From the table, we observe that both training and test sets are close approximated to the complete data with regard to the KL metric. 

Let us plot the resulted data in terms of the frequency of examples for each label.

In [9]:
chart

The above chart confirms our observation from the table.

In [10]:
# train
model.fit(X[training_idx], y[training_idx])

ClassifierChain(classifier=SVC(), require_dense=[False, True])

In [11]:
# predict
y_pred = model.predict(X[test_idx])
score(y_true=y[test_idx].toarray(), y_pred=y_pred.toarray())

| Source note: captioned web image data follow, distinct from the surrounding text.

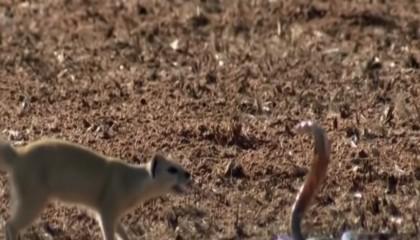 King Cobra Vs Mongoose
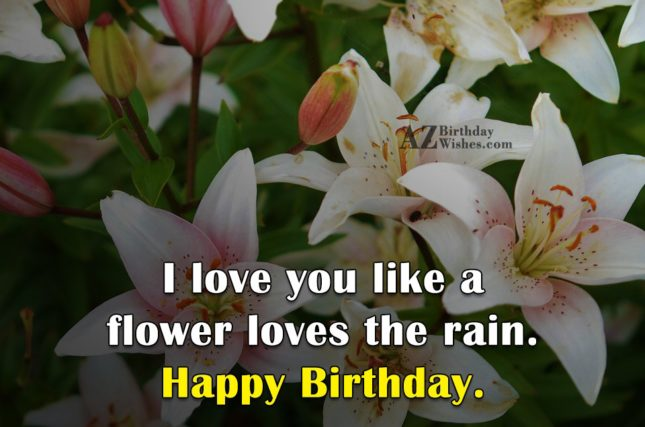 I love you like a flower loves the rain. Happy Birthday. - AZBirthdayWishes.com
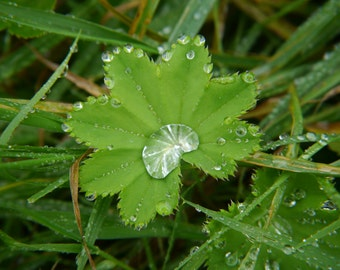 Wild Medicine November Lesson Digital Issue - Foraging, Herbalism, Hedgerow Healing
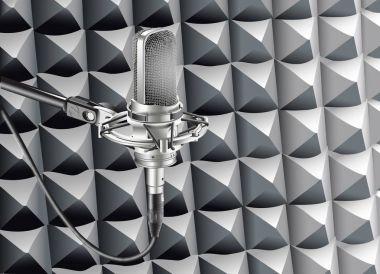 Studio Microphone for recording in radio studio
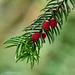Yew Tree Berrys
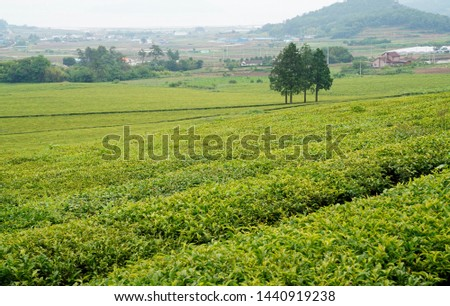 Tea fields in the slopes of the slopes #1440919238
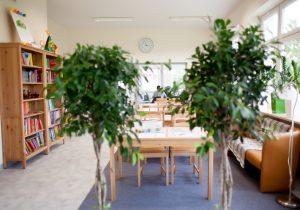 Szkoła Heliantus - Świetlica, Biblioteka, Czytelnia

	>> Average sample f1-score: 0.0152
	>> Micro f1-score: 0.0299
	>> Macro f1-score: 0.0105


## Iterative approach

This is a modified algorithm from the [paper](https://link.springer.com/chapter/10.1007/978-3-642-23808-6_10), which performs iterative splitting to the dataset. The algorithm starts by calculating the desired number of examples and proportions for training and test sets. This is followed by estimating the desired number of examples of each label at each partition. Then the algorithm is iteratively examined an individual label, at a time, with the fewest examples. Then, for each example of this label, the algorithm selects appropriate partitions for distribution. Once the appropriate subset is selected, we add the example to the partition and decrement the number of desired examples for each label of this example as well as the total number of desired examples for that group.

Let us apply this algorithm.

In [12]:
st = IterativeStratification(shuffle=True, split_size=split_size)
training_idx, test_idx = st.fit(y=y)

## Configuration parameters to iteratively stratifying a multi-label
   dataset splitting:
		1. Shuffle the dataset? True
		2. Split size: 0.8


	>> Perform splitting (iterative)...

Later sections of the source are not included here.